AIM OF THE TASK:
Select, from the data, each line where "Watch" occurs.
BEGIN THE DATA
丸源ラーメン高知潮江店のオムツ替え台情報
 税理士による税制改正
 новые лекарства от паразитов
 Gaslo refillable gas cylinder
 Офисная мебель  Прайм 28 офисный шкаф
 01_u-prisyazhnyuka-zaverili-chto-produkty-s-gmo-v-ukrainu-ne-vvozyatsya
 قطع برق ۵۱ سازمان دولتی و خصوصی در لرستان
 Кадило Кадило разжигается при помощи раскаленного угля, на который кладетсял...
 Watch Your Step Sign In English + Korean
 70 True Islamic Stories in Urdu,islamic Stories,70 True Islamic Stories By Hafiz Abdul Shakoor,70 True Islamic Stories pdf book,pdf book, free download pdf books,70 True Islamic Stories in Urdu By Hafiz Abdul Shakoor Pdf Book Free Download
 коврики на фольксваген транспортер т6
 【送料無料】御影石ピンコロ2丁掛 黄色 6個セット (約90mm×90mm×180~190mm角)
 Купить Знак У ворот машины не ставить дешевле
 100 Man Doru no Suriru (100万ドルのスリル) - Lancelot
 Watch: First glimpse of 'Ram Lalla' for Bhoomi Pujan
END THE DATA
EXERCISE RESULT:
 Watch Your Step Sign In English + Korean
 Watch: First glimpse of 'Ram Lalla' for Bhoomi Pujan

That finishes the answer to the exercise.